TO DO: Write out the rows below word for word, with no changes.

Stored data entries:
==========
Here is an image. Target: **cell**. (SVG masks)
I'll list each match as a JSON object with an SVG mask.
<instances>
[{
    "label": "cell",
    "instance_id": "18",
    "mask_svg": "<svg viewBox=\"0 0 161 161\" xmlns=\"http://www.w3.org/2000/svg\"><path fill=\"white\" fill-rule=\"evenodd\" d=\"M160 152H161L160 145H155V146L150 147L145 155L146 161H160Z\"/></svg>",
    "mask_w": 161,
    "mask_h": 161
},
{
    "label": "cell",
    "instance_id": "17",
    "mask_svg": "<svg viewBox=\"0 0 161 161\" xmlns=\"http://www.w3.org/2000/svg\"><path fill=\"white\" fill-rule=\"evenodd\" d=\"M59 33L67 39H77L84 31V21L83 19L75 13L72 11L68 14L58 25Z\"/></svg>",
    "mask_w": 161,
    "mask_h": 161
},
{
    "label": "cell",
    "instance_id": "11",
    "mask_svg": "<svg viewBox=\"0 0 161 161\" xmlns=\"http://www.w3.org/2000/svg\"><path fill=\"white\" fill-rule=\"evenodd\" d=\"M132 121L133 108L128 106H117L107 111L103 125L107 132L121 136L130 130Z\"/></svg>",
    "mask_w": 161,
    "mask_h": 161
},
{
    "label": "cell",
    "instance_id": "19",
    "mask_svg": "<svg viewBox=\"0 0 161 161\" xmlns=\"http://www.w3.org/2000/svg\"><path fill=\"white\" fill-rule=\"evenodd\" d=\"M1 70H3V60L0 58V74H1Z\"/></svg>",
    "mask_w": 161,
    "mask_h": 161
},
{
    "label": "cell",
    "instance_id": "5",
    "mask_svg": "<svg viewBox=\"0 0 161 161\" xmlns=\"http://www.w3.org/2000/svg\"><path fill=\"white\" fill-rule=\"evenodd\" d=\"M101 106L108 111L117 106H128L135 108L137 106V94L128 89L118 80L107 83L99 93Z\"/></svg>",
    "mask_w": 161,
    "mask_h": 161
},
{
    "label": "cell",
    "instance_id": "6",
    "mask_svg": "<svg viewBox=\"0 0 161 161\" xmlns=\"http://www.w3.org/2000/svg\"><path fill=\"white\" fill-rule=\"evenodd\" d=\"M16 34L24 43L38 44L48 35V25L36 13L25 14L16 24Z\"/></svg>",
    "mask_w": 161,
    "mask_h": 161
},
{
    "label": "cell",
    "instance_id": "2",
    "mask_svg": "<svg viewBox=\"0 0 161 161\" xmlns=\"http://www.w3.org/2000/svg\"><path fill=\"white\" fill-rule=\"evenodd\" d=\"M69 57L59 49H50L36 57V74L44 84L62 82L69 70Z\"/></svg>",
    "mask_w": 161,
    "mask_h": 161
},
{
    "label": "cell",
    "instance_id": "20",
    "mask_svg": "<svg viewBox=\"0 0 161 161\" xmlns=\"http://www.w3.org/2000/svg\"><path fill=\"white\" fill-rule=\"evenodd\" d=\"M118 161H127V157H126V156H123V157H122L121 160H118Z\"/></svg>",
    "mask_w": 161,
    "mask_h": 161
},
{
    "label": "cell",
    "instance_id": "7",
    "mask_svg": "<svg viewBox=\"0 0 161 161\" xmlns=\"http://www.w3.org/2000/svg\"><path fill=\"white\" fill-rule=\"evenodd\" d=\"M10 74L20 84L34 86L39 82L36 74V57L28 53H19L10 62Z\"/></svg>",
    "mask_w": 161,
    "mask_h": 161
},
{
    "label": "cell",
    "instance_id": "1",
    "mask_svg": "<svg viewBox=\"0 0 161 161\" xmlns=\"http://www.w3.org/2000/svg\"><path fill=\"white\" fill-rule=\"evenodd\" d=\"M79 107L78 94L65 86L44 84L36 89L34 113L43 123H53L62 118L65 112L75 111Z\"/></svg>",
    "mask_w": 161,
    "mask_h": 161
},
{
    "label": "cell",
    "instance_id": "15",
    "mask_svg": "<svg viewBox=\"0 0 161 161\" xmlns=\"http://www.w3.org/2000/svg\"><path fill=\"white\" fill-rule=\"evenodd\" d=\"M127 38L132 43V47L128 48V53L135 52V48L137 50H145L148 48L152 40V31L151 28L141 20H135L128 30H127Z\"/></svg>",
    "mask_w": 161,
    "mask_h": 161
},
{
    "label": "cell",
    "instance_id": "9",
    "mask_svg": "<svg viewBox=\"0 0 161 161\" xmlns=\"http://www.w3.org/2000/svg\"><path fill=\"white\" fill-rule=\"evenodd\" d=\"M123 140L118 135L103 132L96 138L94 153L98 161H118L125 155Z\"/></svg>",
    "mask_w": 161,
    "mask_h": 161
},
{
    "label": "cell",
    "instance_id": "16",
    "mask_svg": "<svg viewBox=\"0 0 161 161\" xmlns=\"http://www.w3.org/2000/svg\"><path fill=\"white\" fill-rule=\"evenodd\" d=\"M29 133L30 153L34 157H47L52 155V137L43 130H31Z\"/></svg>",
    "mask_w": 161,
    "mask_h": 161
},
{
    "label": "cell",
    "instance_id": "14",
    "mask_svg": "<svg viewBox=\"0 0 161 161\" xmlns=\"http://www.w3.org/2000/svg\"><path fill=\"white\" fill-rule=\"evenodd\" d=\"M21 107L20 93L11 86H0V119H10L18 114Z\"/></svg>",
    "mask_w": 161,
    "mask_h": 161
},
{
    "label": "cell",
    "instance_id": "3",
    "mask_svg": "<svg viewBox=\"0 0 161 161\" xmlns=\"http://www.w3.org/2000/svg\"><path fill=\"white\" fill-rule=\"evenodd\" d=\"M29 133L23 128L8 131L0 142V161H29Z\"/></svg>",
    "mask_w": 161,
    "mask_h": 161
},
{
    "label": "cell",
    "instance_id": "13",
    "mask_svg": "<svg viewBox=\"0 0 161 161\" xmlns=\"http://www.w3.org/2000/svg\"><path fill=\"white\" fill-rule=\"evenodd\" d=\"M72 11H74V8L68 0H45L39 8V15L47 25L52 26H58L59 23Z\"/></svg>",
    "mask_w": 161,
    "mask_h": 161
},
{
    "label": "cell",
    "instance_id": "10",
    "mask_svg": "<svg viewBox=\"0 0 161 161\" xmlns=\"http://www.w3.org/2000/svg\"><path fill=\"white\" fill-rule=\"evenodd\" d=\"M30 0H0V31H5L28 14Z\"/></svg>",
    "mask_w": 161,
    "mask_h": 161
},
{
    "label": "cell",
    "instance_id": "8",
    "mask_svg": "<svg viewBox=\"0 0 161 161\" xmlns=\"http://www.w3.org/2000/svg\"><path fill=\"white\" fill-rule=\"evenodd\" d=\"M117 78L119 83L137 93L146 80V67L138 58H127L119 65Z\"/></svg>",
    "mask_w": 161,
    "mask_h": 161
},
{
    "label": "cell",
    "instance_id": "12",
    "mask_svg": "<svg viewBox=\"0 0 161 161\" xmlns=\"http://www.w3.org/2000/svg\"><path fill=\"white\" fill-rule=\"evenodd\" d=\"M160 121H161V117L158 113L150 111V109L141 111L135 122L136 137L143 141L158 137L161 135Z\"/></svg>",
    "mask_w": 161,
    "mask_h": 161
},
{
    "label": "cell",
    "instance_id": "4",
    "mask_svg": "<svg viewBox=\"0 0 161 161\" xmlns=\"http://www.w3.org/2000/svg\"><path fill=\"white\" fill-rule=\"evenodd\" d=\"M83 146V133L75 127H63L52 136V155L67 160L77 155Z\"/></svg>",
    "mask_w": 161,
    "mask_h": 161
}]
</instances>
==========
TASK SOLUTION:
Here is an image. Target: **cell**. (SVG masks)
I'll list each match as a JSON object with an SVG mask.
<instances>
[{
    "label": "cell",
    "instance_id": "18",
    "mask_svg": "<svg viewBox=\"0 0 161 161\" xmlns=\"http://www.w3.org/2000/svg\"><path fill=\"white\" fill-rule=\"evenodd\" d=\"M160 152H161L160 145H155V146L150 147L145 155L146 161H160Z\"/></svg>",
    "mask_w": 161,
    "mask_h": 161
},
{
    "label": "cell",
    "instance_id": "17",
    "mask_svg": "<svg viewBox=\"0 0 161 161\" xmlns=\"http://www.w3.org/2000/svg\"><path fill=\"white\" fill-rule=\"evenodd\" d=\"M59 33L67 39H77L84 31V21L83 19L75 13L72 11L68 14L58 25Z\"/></svg>",
    "mask_w": 161,
    "mask_h": 161
},
{
    "label": "cell",
    "instance_id": "11",
    "mask_svg": "<svg viewBox=\"0 0 161 161\" xmlns=\"http://www.w3.org/2000/svg\"><path fill=\"white\" fill-rule=\"evenodd\" d=\"M132 121L133 108L128 106H117L107 111L103 125L107 132L121 136L130 130Z\"/></svg>",
    "mask_w": 161,
    "mask_h": 161
},
{
    "label": "cell",
    "instance_id": "19",
    "mask_svg": "<svg viewBox=\"0 0 161 161\" xmlns=\"http://www.w3.org/2000/svg\"><path fill=\"white\" fill-rule=\"evenodd\" d=\"M1 70H3V60L0 58V74H1Z\"/></svg>",
    "mask_w": 161,
    "mask_h": 161
},
{
    "label": "cell",
    "instance_id": "5",
    "mask_svg": "<svg viewBox=\"0 0 161 161\" xmlns=\"http://www.w3.org/2000/svg\"><path fill=\"white\" fill-rule=\"evenodd\" d=\"M101 106L108 111L117 106H128L135 108L137 106V94L128 89L118 80L107 83L99 93Z\"/></svg>",
    "mask_w": 161,
    "mask_h": 161
},
{
    "label": "cell",
    "instance_id": "6",
    "mask_svg": "<svg viewBox=\"0 0 161 161\" xmlns=\"http://www.w3.org/2000/svg\"><path fill=\"white\" fill-rule=\"evenodd\" d=\"M16 34L24 43L38 44L48 35V25L36 13L25 14L16 24Z\"/></svg>",
    "mask_w": 161,
    "mask_h": 161
},
{
    "label": "cell",
    "instance_id": "2",
    "mask_svg": "<svg viewBox=\"0 0 161 161\" xmlns=\"http://www.w3.org/2000/svg\"><path fill=\"white\" fill-rule=\"evenodd\" d=\"M69 57L59 49H50L36 57V74L44 84L62 82L69 70Z\"/></svg>",
    "mask_w": 161,
    "mask_h": 161
},
{
    "label": "cell",
    "instance_id": "20",
    "mask_svg": "<svg viewBox=\"0 0 161 161\" xmlns=\"http://www.w3.org/2000/svg\"><path fill=\"white\" fill-rule=\"evenodd\" d=\"M118 161H127V157H126V156H123V157H122L121 160H118Z\"/></svg>",
    "mask_w": 161,
    "mask_h": 161
},
{
    "label": "cell",
    "instance_id": "7",
    "mask_svg": "<svg viewBox=\"0 0 161 161\" xmlns=\"http://www.w3.org/2000/svg\"><path fill=\"white\" fill-rule=\"evenodd\" d=\"M10 74L20 84L34 86L39 82L36 74V57L28 53H19L10 62Z\"/></svg>",
    "mask_w": 161,
    "mask_h": 161
},
{
    "label": "cell",
    "instance_id": "1",
    "mask_svg": "<svg viewBox=\"0 0 161 161\" xmlns=\"http://www.w3.org/2000/svg\"><path fill=\"white\" fill-rule=\"evenodd\" d=\"M79 107L78 94L65 86L44 84L36 89L34 113L43 123H53L62 118L65 112L75 111Z\"/></svg>",
    "mask_w": 161,
    "mask_h": 161
},
{
    "label": "cell",
    "instance_id": "15",
    "mask_svg": "<svg viewBox=\"0 0 161 161\" xmlns=\"http://www.w3.org/2000/svg\"><path fill=\"white\" fill-rule=\"evenodd\" d=\"M127 38L132 43V47L128 48V53L135 52V48L137 50H145L148 48L152 40V31L151 28L141 20H135L128 30H127Z\"/></svg>",
    "mask_w": 161,
    "mask_h": 161
},
{
    "label": "cell",
    "instance_id": "9",
    "mask_svg": "<svg viewBox=\"0 0 161 161\" xmlns=\"http://www.w3.org/2000/svg\"><path fill=\"white\" fill-rule=\"evenodd\" d=\"M123 140L118 135L103 132L96 138L94 153L98 161H118L125 155Z\"/></svg>",
    "mask_w": 161,
    "mask_h": 161
},
{
    "label": "cell",
    "instance_id": "16",
    "mask_svg": "<svg viewBox=\"0 0 161 161\" xmlns=\"http://www.w3.org/2000/svg\"><path fill=\"white\" fill-rule=\"evenodd\" d=\"M29 133L30 153L34 157H47L52 155V137L43 130H31Z\"/></svg>",
    "mask_w": 161,
    "mask_h": 161
},
{
    "label": "cell",
    "instance_id": "14",
    "mask_svg": "<svg viewBox=\"0 0 161 161\" xmlns=\"http://www.w3.org/2000/svg\"><path fill=\"white\" fill-rule=\"evenodd\" d=\"M21 107L20 93L11 86H0V119H10L18 114Z\"/></svg>",
    "mask_w": 161,
    "mask_h": 161
},
{
    "label": "cell",
    "instance_id": "3",
    "mask_svg": "<svg viewBox=\"0 0 161 161\" xmlns=\"http://www.w3.org/2000/svg\"><path fill=\"white\" fill-rule=\"evenodd\" d=\"M29 133L23 128L8 131L0 142V161H29Z\"/></svg>",
    "mask_w": 161,
    "mask_h": 161
},
{
    "label": "cell",
    "instance_id": "13",
    "mask_svg": "<svg viewBox=\"0 0 161 161\" xmlns=\"http://www.w3.org/2000/svg\"><path fill=\"white\" fill-rule=\"evenodd\" d=\"M72 11H74V8L68 0H45L39 8V15L47 25L52 26H58L59 23Z\"/></svg>",
    "mask_w": 161,
    "mask_h": 161
},
{
    "label": "cell",
    "instance_id": "10",
    "mask_svg": "<svg viewBox=\"0 0 161 161\" xmlns=\"http://www.w3.org/2000/svg\"><path fill=\"white\" fill-rule=\"evenodd\" d=\"M30 0H0V31H5L28 14Z\"/></svg>",
    "mask_w": 161,
    "mask_h": 161
},
{
    "label": "cell",
    "instance_id": "8",
    "mask_svg": "<svg viewBox=\"0 0 161 161\" xmlns=\"http://www.w3.org/2000/svg\"><path fill=\"white\" fill-rule=\"evenodd\" d=\"M117 78L119 83L137 93L146 80V67L138 58H127L119 65Z\"/></svg>",
    "mask_w": 161,
    "mask_h": 161
},
{
    "label": "cell",
    "instance_id": "12",
    "mask_svg": "<svg viewBox=\"0 0 161 161\" xmlns=\"http://www.w3.org/2000/svg\"><path fill=\"white\" fill-rule=\"evenodd\" d=\"M160 121H161V117L158 113L150 111V109L141 111L135 122L136 137L143 141L158 137L161 135Z\"/></svg>",
    "mask_w": 161,
    "mask_h": 161
},
{
    "label": "cell",
    "instance_id": "4",
    "mask_svg": "<svg viewBox=\"0 0 161 161\" xmlns=\"http://www.w3.org/2000/svg\"><path fill=\"white\" fill-rule=\"evenodd\" d=\"M83 146V133L75 127H63L52 136V155L67 160L77 155Z\"/></svg>",
    "mask_w": 161,
    "mask_h": 161
}]
</instances>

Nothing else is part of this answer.